Aposentadoria por invalidez: Saiba quais são as doenças que dão direito

Imagem: Reprodução/Google


Para liberar a aposentadoria por invalidez, alguns cálculos são feitos pelo Instituto Nacional de Seguro Social (INSS). Além disso, o nome também mudou. Agora é aposentadoria por incapacidade permanente, segundo o INSS.


É feita uma análise dos salários de contribuição ao longo dos anos. De julho de 1994 até a data de afastamento do trabalhador. Dessa forma, quando a pessoa sofre algum tipo de incapacidade permanente ela tem um direito garantido à aposentadoria por invalidez.


Por outro lado, a grande dificuldade algumas vezes é conseguir provar tal incapacidade. Nesse período, enquanto ainda se analisa se o quadro é ou não reversível, a pessoa recebe o chamado auxílio doença, antes de partir para a aposentadoria.
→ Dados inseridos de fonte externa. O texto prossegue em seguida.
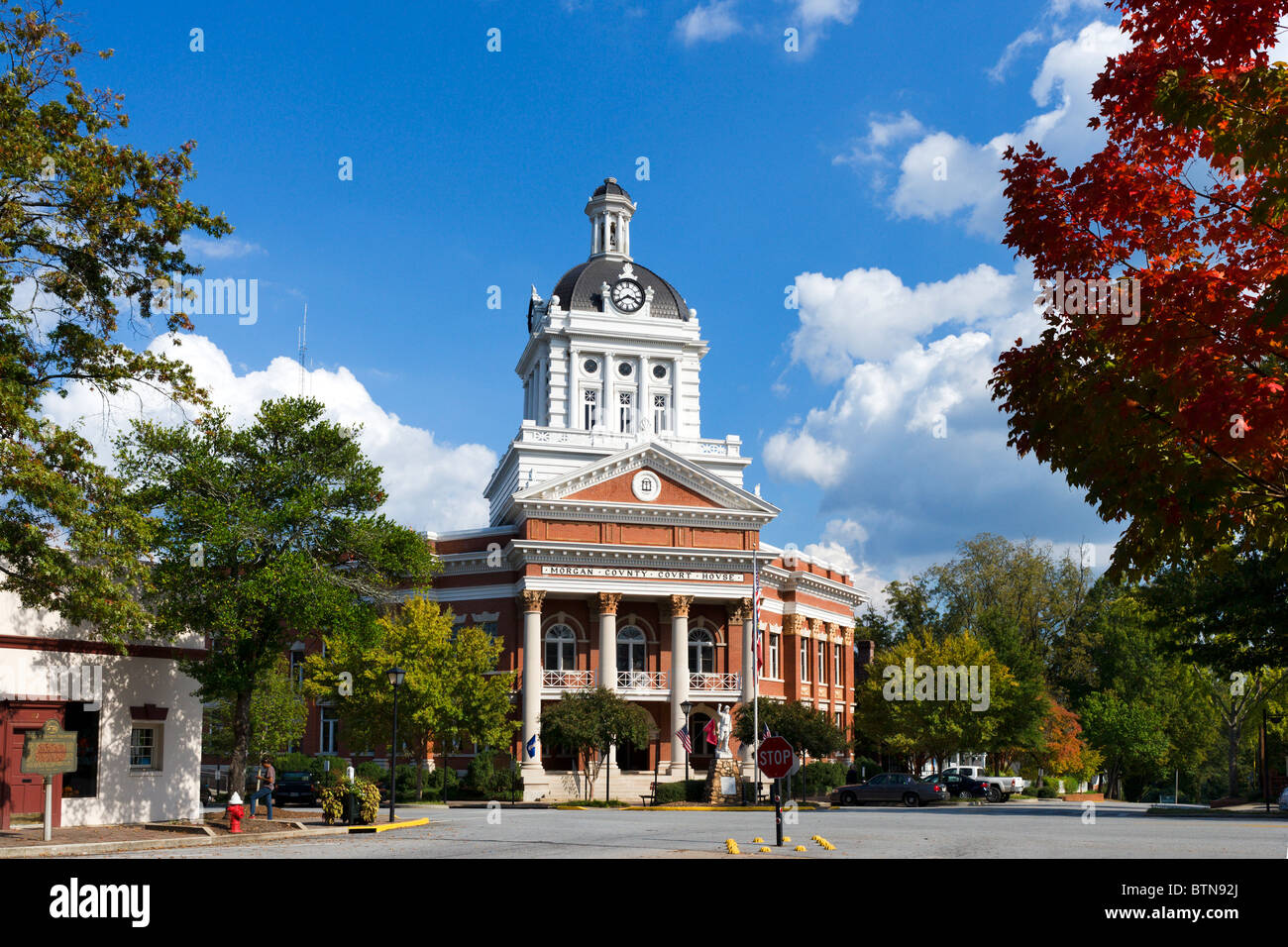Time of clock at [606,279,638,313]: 3:39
Como conseguir a aposentadoria por invalidez


Não basta apenas que o trabalhador procure se aposentar alegando a incapacidade de voltar ao trabalho. Por exemplo, é preciso passar por exames, sendo a perícia médica.


É preciso ainda apresentar os sintomas e outras formas de validação do pedido. Além disso, o trabalhador precisa ter contribuído por pelo menos 12 meses ao INSS.
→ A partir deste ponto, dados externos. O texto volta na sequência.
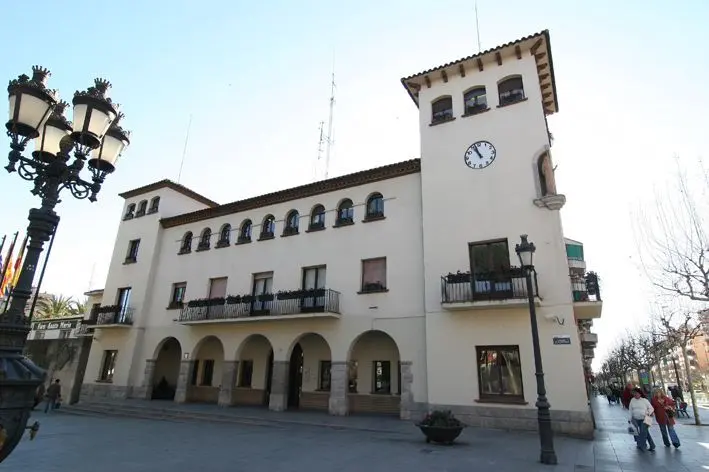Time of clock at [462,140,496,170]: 10:57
Veja a lista de doenças sem o cumprimento da carência


Em alguns casos, os segurados não precisam cumprir com o período de carência. Veja só a lista com cada doença:


  • Tuberculose ativa;
  • Hanseníase;
  • Alienação mental;
  • Neoplasia maligna;
  • Cegueira;
  • Paralisia irreversível e incapacitante;
  • Cardiopatia grave;
  • Mal de Parkinson;
  • Esclerose Múltipla;
  • Espondiloartrose anquilosante;
  • Nefropatia grave;
  • Estado avançado da doença de Paget (osteíte deformante);
  • Síndrome da Imunodeficiência Adquirida — AIDS;
  • Contaminação por radiação com base em conclusão da medicina especializada;
  • Hepatopatia grave;
  • Tuberculose Ativa.

Requisitos para ter direito à aposentadoria por invalidez


Para conseguir o benefício é preciso seguir algumas regras comuns, de acordo com o INSS. É preciso, assim, ter no mínimo 12 contribuições recolhidas pelo instituto.


Além disso, no momento da incapacidade, a pessoa precisa estar na condição de segurado. Outro fator essencial é o atestado médico, com base na perícia, que comprove a incapacidade permanente.